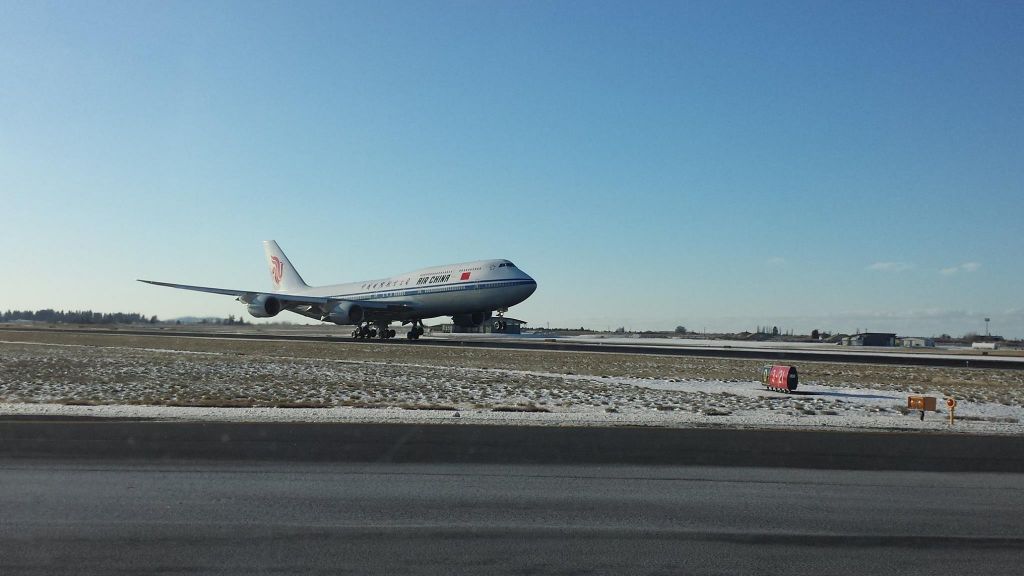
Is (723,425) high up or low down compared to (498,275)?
down

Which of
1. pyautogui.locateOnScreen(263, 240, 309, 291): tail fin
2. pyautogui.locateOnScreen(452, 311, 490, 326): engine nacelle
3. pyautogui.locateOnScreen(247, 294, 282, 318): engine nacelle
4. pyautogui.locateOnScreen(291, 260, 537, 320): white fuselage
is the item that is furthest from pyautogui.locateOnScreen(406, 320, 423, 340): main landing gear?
pyautogui.locateOnScreen(263, 240, 309, 291): tail fin

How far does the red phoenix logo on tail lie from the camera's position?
7800 cm

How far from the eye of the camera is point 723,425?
14570 mm

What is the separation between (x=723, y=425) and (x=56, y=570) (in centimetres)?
1177

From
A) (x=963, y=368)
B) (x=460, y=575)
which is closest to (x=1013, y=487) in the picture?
(x=460, y=575)

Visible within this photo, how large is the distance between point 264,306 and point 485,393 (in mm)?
38365

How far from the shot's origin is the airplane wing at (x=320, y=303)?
54625 mm

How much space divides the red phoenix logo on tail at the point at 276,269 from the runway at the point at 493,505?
222 ft

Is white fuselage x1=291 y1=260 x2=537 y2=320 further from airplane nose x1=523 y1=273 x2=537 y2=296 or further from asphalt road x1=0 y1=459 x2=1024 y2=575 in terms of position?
asphalt road x1=0 y1=459 x2=1024 y2=575

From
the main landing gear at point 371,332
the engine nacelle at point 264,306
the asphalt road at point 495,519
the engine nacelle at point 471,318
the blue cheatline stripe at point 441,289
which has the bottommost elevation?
the asphalt road at point 495,519

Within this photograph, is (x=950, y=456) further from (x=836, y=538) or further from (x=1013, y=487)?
(x=836, y=538)

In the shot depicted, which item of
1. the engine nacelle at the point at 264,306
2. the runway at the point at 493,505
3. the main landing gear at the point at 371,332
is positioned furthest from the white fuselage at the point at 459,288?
the runway at the point at 493,505

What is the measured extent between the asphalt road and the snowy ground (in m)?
5.41

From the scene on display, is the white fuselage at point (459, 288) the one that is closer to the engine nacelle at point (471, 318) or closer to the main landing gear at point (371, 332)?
the engine nacelle at point (471, 318)
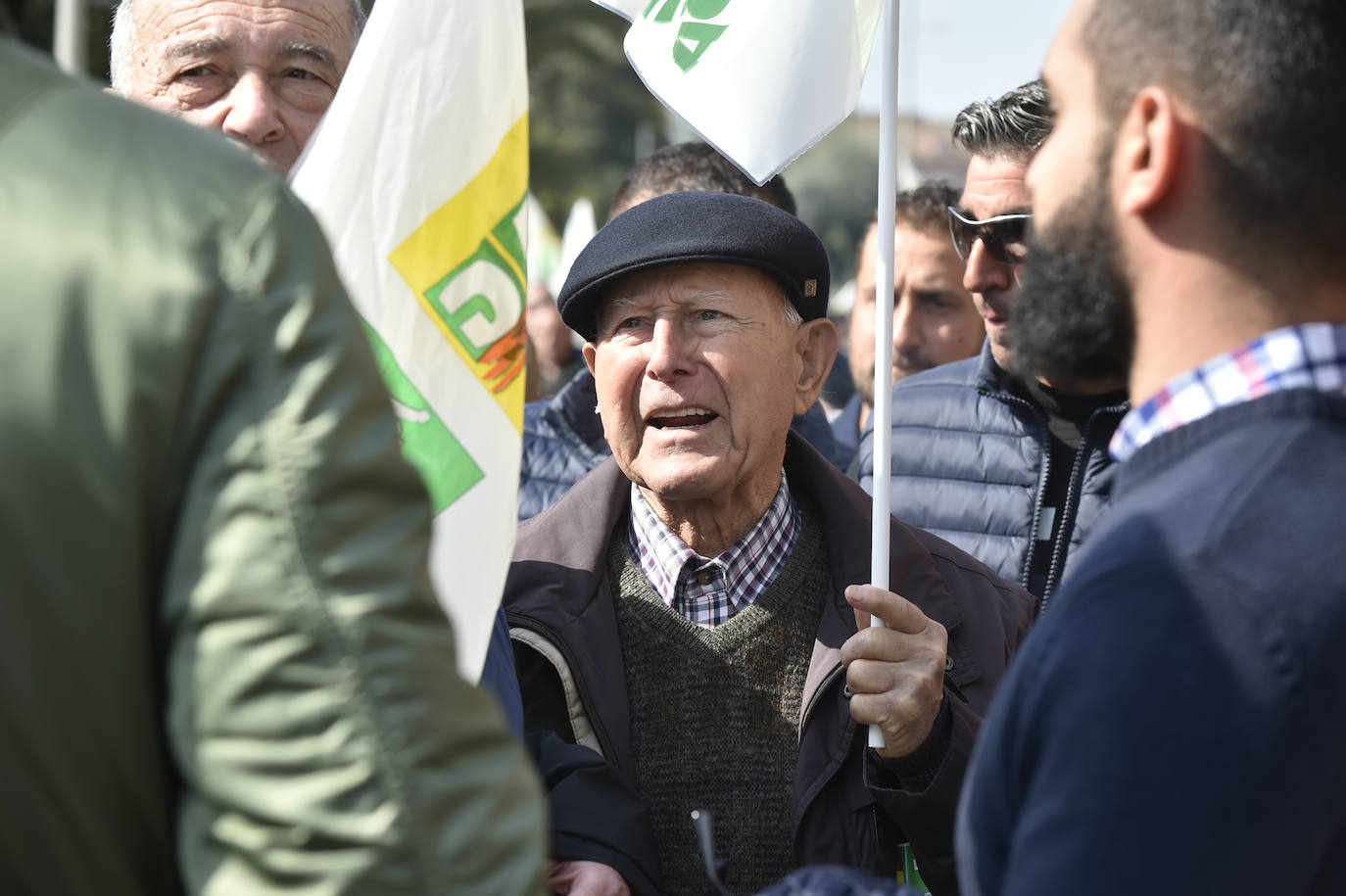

● ● ● ● ● ● ●

Return each line of the material above that contains the word "main".

is the item that is furthest from pyautogui.locateOnScreen(406, 320, 423, 340): main landing gear?
the main landing gear at point 371,332
3. the main landing gear at the point at 371,332
From the scene on display, is the white fuselage at point (459, 288) the one that is closer to the engine nacelle at point (471, 318) or closer to the main landing gear at point (371, 332)?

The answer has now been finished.